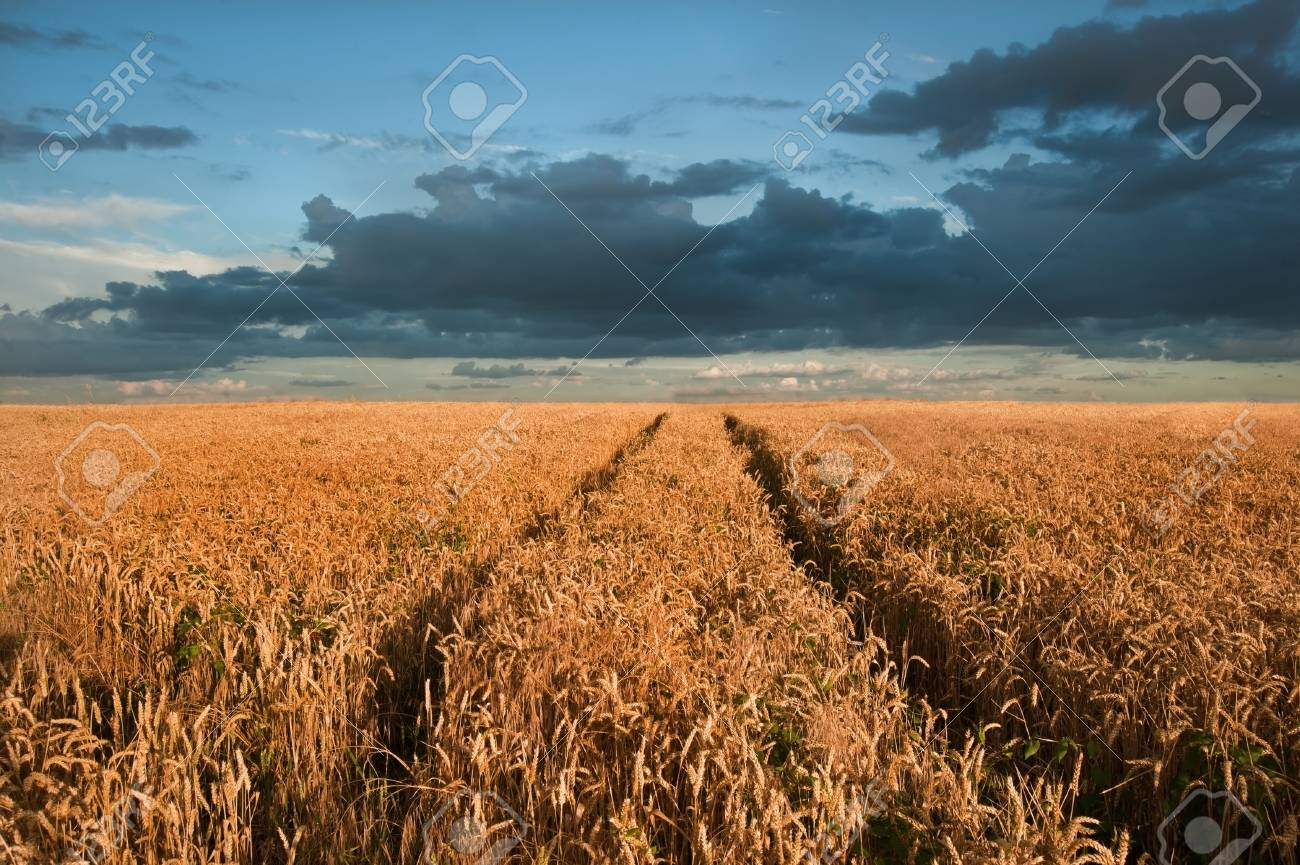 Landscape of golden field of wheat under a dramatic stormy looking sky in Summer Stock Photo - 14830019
□ □ □ □
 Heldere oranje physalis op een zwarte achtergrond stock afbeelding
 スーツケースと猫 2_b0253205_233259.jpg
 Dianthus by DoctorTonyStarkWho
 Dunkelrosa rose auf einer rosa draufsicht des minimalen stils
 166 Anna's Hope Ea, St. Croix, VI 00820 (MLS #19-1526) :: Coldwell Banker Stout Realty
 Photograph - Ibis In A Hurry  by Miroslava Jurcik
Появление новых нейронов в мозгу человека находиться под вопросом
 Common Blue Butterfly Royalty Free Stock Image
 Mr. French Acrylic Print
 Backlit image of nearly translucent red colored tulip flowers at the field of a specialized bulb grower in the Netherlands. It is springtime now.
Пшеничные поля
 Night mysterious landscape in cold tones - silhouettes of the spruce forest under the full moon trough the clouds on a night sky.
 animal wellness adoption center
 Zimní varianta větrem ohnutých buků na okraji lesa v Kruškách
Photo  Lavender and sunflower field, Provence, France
□ □ □ □
▶ Directions
Among the records above, repeat exactly the line with "Zimní varianta větrem", the line with "field, Provence, France", and every line in between, and only those.

▶ Response
 Zimní varianta větrem ohnutých buků na okraji lesa v Kruškách
Photo  Lavender and sunflower field, Provence, France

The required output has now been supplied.